* PAGE EXTRACT
_____
A review of the Pointe would not be complete without a word about the wine list, which merits its own column.  It was refreshing not only to see a well thought out list, but an excellent selection by the glass and half bottle, allowing Justine and me to sample a couple of superior wines and stay reasonably within budget.  Notable also was the lack of the hovering sommelier, a new trend which I hope comes to a screeching halt soon.  If I want to know something about what’s in my glass, I will ask and I will certainly be impressed if you know.  What I don’t appreciate is an uninvited lecture on the quality of soil from someone hovering over my table while my $40 entrée gets cold.  Here, our wine and each dish were presented and briefly but thoroughly described before our server asked if we had any questions and then discreetly stepped away.

I couldn’t eat another bite, so I made Justine do it.  Desserts include elaborate creations such as Bombed Alaska, a blood orange sorbet surrounding by licorice ice cream and Italian meringue set in a pool of fruit coulis and flamed at the table with Sambucca, but Justine chose to test the more classic crème brulée, which lived up to the test with light custard visible through caramelized sugar that looked like stained glass.
_____
* DATA ENTRIES
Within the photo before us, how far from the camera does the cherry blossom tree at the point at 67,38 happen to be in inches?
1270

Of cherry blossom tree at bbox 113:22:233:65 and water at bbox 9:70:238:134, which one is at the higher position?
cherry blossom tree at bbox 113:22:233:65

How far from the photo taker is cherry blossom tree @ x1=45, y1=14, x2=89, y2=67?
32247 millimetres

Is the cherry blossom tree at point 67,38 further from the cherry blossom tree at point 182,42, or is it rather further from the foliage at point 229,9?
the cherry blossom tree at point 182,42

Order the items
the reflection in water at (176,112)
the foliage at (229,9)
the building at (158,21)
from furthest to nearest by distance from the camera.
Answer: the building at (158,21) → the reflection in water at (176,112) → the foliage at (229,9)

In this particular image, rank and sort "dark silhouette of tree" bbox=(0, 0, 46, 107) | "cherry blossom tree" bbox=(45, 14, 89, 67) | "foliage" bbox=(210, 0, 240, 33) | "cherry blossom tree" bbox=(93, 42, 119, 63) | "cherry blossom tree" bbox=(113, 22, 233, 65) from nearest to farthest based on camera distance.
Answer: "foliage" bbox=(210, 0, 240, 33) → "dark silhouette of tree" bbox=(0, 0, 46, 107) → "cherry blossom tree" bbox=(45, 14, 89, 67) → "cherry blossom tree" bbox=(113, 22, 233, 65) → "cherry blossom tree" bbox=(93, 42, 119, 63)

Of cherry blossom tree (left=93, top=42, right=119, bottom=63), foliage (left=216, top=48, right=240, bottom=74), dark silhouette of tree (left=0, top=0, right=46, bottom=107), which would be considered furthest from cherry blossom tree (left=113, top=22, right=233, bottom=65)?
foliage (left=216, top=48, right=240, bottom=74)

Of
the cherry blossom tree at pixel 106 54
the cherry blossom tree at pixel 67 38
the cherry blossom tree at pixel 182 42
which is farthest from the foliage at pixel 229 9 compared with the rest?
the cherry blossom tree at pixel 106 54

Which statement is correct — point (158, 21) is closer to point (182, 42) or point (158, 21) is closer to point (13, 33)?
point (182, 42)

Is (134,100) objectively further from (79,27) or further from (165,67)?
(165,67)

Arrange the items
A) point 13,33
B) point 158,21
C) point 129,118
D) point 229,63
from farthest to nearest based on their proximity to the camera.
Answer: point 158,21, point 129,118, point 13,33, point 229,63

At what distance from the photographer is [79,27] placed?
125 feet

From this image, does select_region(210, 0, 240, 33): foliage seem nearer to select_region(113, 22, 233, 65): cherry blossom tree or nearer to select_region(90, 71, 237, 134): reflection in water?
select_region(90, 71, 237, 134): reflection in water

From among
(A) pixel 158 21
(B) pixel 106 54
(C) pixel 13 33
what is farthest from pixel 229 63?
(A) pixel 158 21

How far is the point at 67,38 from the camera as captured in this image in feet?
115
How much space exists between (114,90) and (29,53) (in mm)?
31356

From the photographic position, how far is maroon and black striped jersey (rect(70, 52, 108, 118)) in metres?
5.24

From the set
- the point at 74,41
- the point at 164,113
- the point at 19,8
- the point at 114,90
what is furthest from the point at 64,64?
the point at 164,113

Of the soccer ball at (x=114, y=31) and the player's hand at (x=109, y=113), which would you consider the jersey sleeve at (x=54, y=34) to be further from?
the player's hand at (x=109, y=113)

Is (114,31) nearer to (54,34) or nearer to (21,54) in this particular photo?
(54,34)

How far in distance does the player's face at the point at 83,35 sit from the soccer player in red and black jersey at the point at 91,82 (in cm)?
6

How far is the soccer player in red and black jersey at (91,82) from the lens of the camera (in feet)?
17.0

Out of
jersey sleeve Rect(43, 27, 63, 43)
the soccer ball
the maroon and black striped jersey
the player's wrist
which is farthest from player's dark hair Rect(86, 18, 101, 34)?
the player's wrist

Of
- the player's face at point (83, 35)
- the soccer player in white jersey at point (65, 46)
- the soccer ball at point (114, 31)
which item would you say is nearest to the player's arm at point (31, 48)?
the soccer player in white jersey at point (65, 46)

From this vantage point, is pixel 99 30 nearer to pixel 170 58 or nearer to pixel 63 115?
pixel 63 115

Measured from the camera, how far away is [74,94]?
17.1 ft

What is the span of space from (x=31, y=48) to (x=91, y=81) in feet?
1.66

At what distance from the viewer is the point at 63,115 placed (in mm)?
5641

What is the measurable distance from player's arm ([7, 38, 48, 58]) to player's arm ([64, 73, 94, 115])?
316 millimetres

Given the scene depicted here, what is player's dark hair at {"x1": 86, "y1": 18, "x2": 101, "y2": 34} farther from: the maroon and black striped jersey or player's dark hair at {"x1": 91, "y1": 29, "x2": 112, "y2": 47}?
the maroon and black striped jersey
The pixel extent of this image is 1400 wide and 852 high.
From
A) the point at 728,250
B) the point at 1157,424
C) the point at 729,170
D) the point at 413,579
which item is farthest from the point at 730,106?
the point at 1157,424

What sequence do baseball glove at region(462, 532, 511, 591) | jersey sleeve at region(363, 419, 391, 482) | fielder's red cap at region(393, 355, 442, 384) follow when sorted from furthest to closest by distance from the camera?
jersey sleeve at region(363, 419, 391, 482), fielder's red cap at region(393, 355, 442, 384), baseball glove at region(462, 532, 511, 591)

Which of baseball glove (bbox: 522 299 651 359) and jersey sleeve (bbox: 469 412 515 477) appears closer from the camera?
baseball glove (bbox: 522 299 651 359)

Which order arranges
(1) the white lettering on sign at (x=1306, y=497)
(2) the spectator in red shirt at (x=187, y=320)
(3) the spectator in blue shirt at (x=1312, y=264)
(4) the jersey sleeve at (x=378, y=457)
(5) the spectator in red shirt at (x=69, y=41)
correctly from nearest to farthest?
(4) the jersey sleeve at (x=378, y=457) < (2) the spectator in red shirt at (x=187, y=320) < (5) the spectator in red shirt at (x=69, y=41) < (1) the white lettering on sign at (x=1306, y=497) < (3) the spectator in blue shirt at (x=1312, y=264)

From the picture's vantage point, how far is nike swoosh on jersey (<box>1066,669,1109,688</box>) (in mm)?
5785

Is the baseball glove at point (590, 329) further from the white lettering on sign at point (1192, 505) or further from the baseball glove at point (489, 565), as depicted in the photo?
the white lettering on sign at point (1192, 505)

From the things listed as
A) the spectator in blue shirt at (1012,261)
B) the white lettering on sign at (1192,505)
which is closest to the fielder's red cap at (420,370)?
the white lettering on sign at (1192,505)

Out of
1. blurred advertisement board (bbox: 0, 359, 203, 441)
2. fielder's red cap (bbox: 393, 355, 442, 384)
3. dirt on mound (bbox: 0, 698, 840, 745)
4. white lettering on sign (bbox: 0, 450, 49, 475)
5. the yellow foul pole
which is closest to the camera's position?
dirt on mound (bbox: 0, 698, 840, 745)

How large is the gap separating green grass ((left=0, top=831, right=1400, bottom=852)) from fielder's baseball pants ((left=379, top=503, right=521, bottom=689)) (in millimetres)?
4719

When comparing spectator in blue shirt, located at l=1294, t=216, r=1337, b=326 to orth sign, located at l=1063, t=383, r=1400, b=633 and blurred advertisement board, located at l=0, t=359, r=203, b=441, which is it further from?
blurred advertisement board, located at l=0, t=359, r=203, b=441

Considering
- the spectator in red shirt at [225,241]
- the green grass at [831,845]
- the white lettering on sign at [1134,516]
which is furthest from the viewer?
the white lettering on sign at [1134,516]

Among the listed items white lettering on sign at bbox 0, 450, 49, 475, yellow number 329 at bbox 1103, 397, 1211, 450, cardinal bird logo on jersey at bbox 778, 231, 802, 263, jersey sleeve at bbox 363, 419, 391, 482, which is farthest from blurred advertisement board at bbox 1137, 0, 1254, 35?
_____
* TASK DETAILS
Reproduce the passage of the restaurant review above, starting with "I couldn’t eat" and going on through "like stained glass.".

* EXERCISE RESPONSE
I couldn’t eat another bite, so I made Justine do it.  Desserts include elaborate creations such as Bombed Alaska, a blood orange sorbet surrounding by licorice ice cream and Italian meringue set in a pool of fruit coulis and flamed at the table with Sambucca, but Justine chose to test the more classic crème brulée, which lived up to the test with light custard visible through caramelized sugar that looked like stained glass.